Ce qui revient à dire ; en aucune manière on ne peut exclure les apparents ‘illusionnismes’ des religions, mystiques ou éthiques ou esthétiques profondes (cad toutes les esthétiques) qui sont amenées par leur effort suréminent à discerner le réel et la réalité ; ne serait-ce que puisque le réel est formel, il est extrêmement difficile de le saisir (on le ramène constamment au monde, à la détermination, serait-ce sous la formulation de la représentation ou des signe sou du langage), et que tous les efforts sont appelés, mobilisés ; et en vérité on ne fait que cela, tous les arcs de conscience, les structures, et les mois eux-mêmes (qui veulent tellement résoudre l'équation impossible qu'ils existent), les structures donc étant structurellement, ,antérieurement arcboutées au seul réel (à l’exister pur et brut tel que « là ») prononcent, signent, signifient le Un absolument Autre sinon comme dieu ou absolu en tous les cas comme logique de leur être.
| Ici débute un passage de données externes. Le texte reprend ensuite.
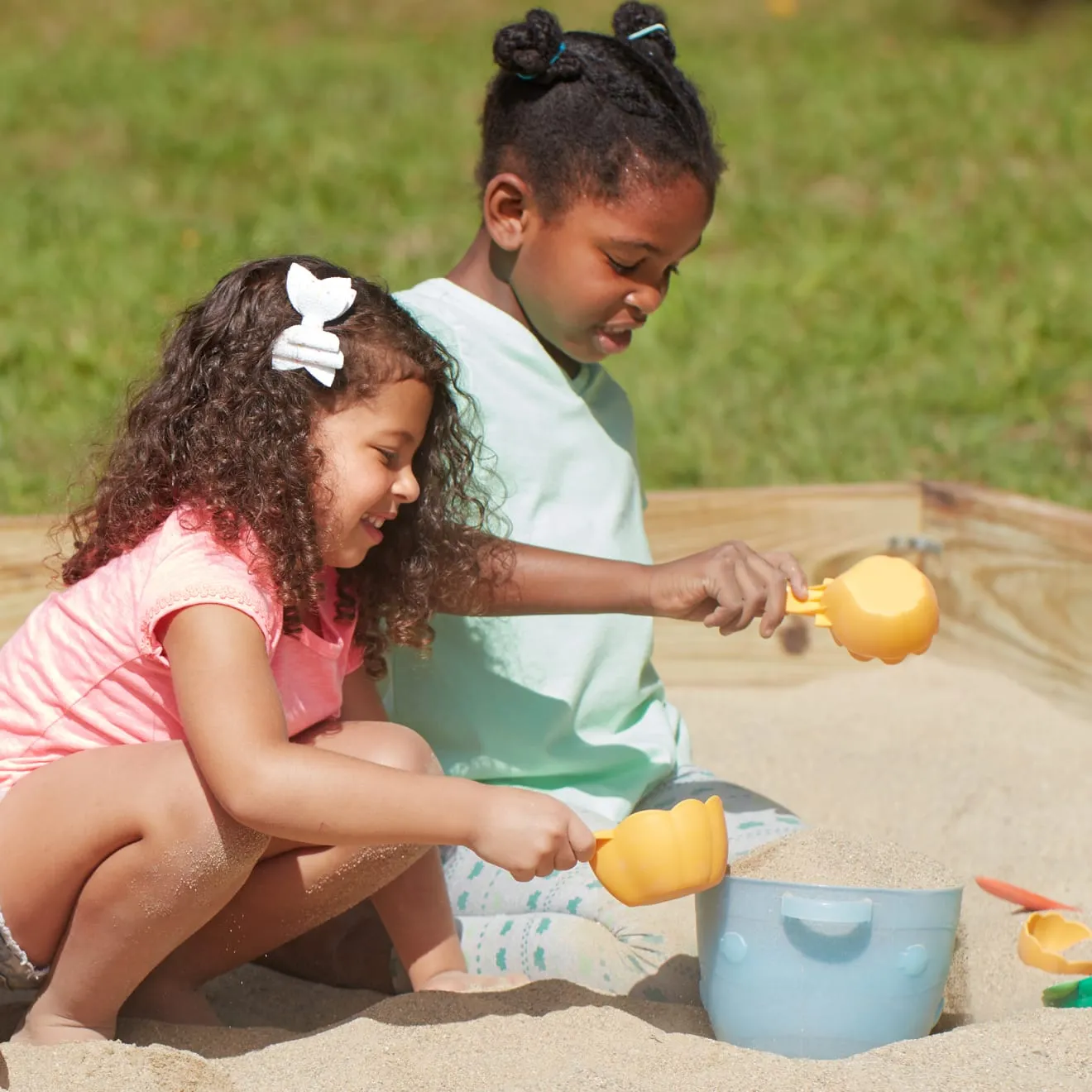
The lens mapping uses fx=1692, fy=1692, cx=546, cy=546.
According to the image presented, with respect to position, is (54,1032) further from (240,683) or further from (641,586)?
(641,586)

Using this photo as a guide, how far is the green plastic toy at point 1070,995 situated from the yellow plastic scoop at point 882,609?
369mm

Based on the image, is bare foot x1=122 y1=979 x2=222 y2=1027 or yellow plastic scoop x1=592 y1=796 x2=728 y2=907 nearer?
yellow plastic scoop x1=592 y1=796 x2=728 y2=907

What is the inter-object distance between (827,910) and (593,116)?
98 centimetres

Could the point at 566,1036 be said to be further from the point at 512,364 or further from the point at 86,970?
the point at 512,364

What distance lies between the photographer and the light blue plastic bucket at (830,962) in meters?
1.56

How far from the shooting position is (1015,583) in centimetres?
269

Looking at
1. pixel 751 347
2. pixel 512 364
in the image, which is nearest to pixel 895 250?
pixel 751 347

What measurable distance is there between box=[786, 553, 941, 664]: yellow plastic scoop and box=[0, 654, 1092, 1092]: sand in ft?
0.65

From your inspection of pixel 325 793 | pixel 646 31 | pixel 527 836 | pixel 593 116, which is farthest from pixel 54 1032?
pixel 646 31

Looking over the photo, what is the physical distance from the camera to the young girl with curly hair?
1483 millimetres

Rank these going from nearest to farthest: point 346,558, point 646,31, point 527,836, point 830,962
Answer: point 527,836 < point 830,962 < point 346,558 < point 646,31

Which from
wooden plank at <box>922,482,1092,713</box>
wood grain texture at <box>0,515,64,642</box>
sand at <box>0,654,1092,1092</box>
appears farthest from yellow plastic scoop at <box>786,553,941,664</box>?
wood grain texture at <box>0,515,64,642</box>

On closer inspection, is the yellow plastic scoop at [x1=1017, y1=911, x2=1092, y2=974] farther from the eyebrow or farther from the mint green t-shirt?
the eyebrow

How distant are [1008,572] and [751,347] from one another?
1375 millimetres
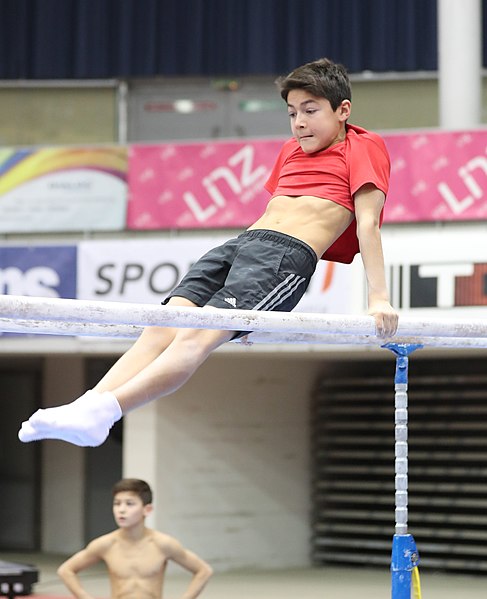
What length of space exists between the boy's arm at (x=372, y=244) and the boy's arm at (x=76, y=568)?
356 centimetres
Il n’y a pas le choix, non par contrainte mais parce que le réel est originellement antérieur et « cela même qui autorise qu’il y ait (quoi que ce soit)».

Ou donc ; toutes les pratiques (ce sont toujours de fondamentaux activismes, activistes ou réactionnaires) ne peuvent pas se catégoriser comme objectives mais hyper-objectives ; on ne peut pas entrer dans l’agissement généralisé (le présent est purement Acte) sans atteindre ou attendre la cohérence de cet activisme (le moi attend le Tomber-amoureux pour rechercher l'activisme de son corps-autre, transfiguré par l'autre) ; la cohérence de cet activisme (activiste ou réactionnaire) quel qu’il soit ;  les pires sectes, qui ne s’animent nullement de l’architecture structurelle, obéissent à la détermination de leur fantasmes, lesquels sont néanmoins des attentes dérisoires et disparaissantes, mais les plus hautes connaissent et reconnaissent, manifestement, la suréminence de la forme sur les contenus et examinent, enquêtent, observent, déploient, déroulent le pli dans le Pli, l’arc dans le présent, la structure dans le réel, lors même qu’il serait saisi comme éternité ; l’éternité étant, puisqu’elle centralise tout, la forme même de notre volonté ; vouloir tout ici et maintenant en une fois ; ce qui est l’acte même du présent et dont on ne peut pas dire qu’il ne soit pas, éventuellement, peut-être et par exemple mais cela n’est pas clos, une vision kaléidoscopique de l’éternité, ou du non-temps, d’une autre face, autre logique, assumant la DImension au plus loin, même excessif ; le réel est excessif, un extrémisme effroyablement difficile ; que croit-on que le réel puisse être sinon absolument un excès ? Ceci pour les croyants, qu’ils puissent, peut-être, trouver ici et maintenant, dans, si l’on peut dire, le plus simple appareil (le présent), la voie interne du réel tel quel ; la voie en ce cas est l’ici-même, le présent est l’acte « Exister », et cet acte est non immanent, le présent est non immanent, l’immanent est dans l’exister transcendant qu’est le présent.